● Text passage
--- START ---

Discussion in 'Electronic Basics' started by [email protected], Jul 12, 2007.

  1. Guest

    I'm a newcomer to analog electronics.
    Currently, what I'm studying is Op-amp circuits.
    The term I'm confused about is Input & Output impedance concept.
    For example, input impedance is differenf for inverting amplifier and
    non-inverting amplifier.
    How do you define the input impedance or output impedance?
    and what does the term "Impedance matching mean?"
     
  2. Robin

    Robin Guest

    If an input is "high impedance" it means that is easy to "drive" i.e.
    easy to push around, in the sense that powered steering is easy to
    handle, you don't need much muscle power to move it.

    So generally speaking, inputs will tend to be high impedance because
    then they will have more tendency to do what they are told as opposed
    to a lower impedance input e.g. unpowered steering.

    A "high impedance" output is a "weak" output, a weak drive. If you
    used a high impedance output to drive a low impedance input (old man
    trying to turn non-powered steering) then the movement transferred
    will be reduced or to use the jargon, the ouput will be loaded by the
    input, and subsequently the signal will be loaded and reduced in size.

    So it is usual to have e.g. the output of a HiFi amplifer (0.0001
    Ohms) drive a loudspeaker of 4 Ohms. By this design, the loudspeaker
    will do exactly as it is told being driven by an impedance very much
    lower than its own.

--- END ---

● Data entries
--- START ---

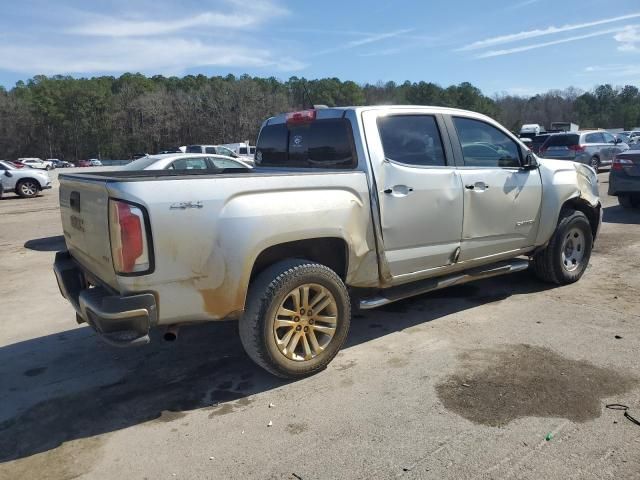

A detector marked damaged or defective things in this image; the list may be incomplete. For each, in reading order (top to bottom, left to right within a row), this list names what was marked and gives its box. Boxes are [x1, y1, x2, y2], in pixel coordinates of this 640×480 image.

dent on truck side [536, 159, 600, 246]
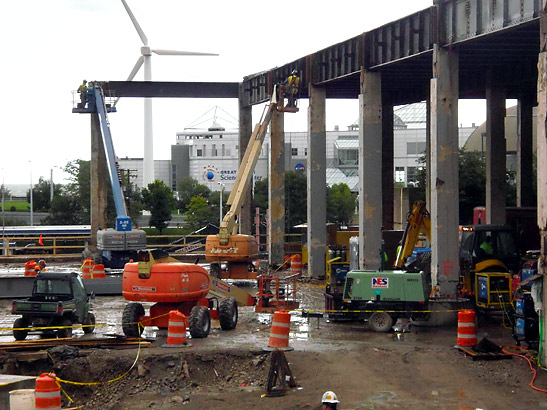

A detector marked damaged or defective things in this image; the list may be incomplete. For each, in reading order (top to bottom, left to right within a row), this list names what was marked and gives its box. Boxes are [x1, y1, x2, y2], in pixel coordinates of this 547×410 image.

rusty steel beam [101, 81, 239, 98]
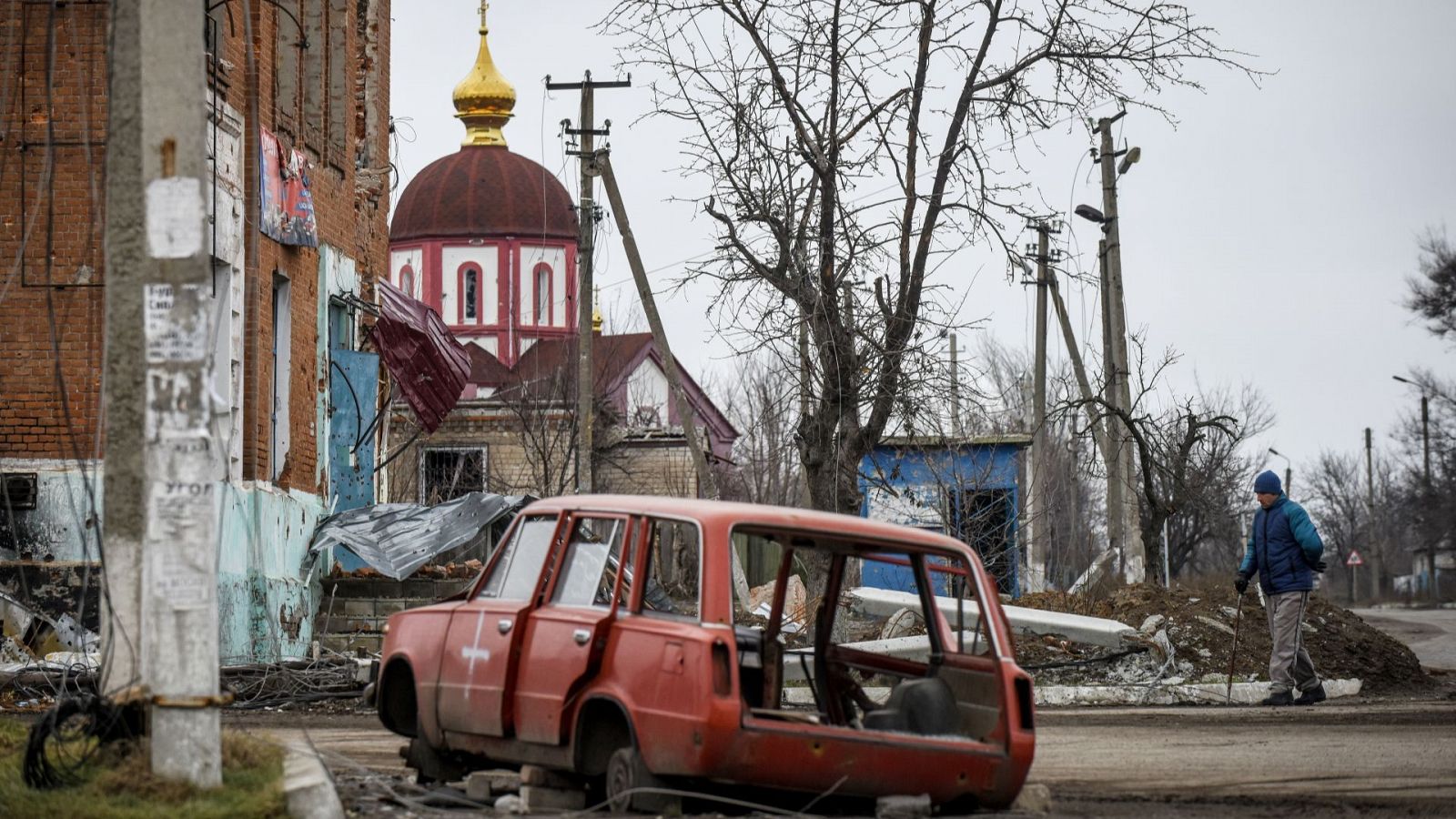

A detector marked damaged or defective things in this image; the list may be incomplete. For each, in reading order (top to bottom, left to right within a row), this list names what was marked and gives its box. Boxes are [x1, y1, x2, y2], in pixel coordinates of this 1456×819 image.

shrapnel-damaged facade [381, 7, 733, 504]
shrapnel-damaged facade [0, 0, 393, 658]
damaged brick building [0, 0, 393, 658]
broken window [419, 446, 486, 504]
broken window [483, 515, 561, 600]
broken window [550, 515, 626, 606]
rusty car body [375, 495, 1036, 804]
broken concrete block [466, 769, 495, 798]
broken concrete block [518, 763, 573, 786]
broken concrete block [524, 774, 585, 810]
broken concrete block [874, 793, 932, 815]
broken concrete block [1013, 774, 1048, 810]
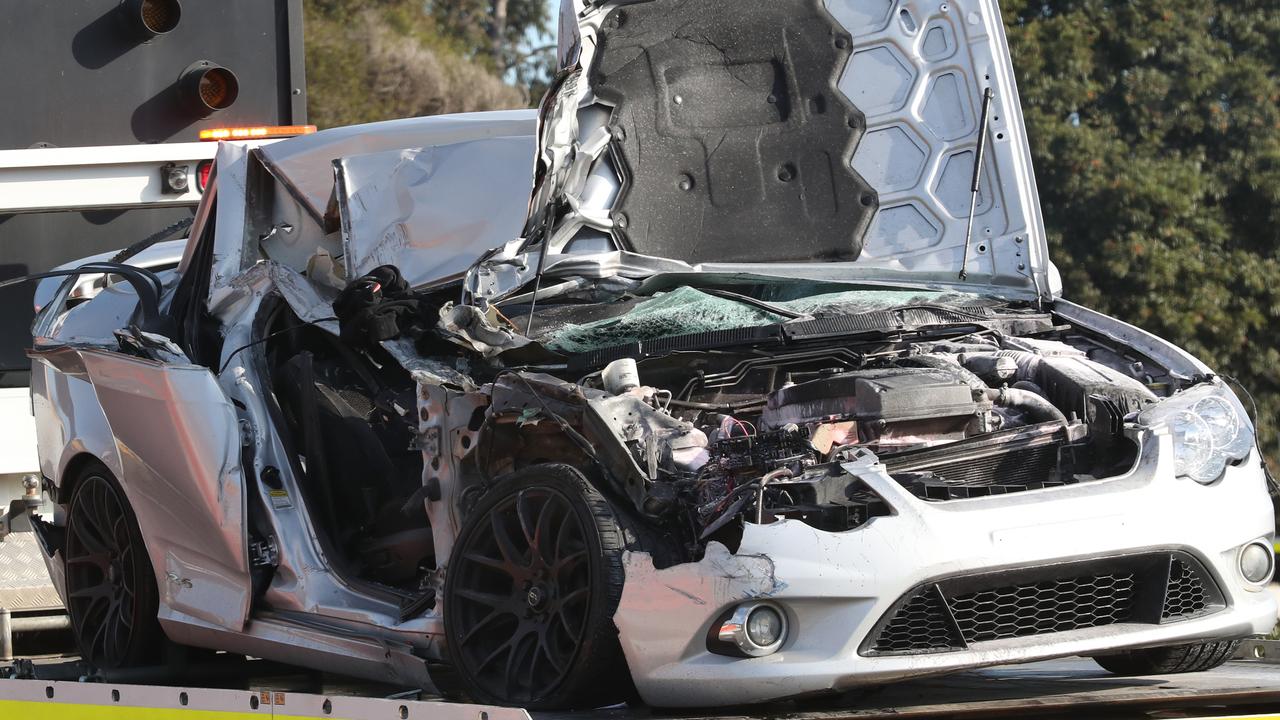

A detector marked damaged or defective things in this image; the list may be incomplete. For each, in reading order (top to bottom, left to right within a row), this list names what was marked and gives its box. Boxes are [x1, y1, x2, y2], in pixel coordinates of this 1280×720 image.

damaged front bumper [614, 427, 1274, 702]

--- END ---

● What needs to be done
Reproduce the passage of the impedance discussion above, starting with "Discussion in 'Electronic" and going on through "is Op-amp circuits.", without changing a word.

● Exercise output
Discussion in 'Electronic Basics' started by [email protected], Jul 12, 2007.

  1. Guest

    I'm a newcomer to analog electronics.
    Currently, what I'm studying is Op-amp circuits.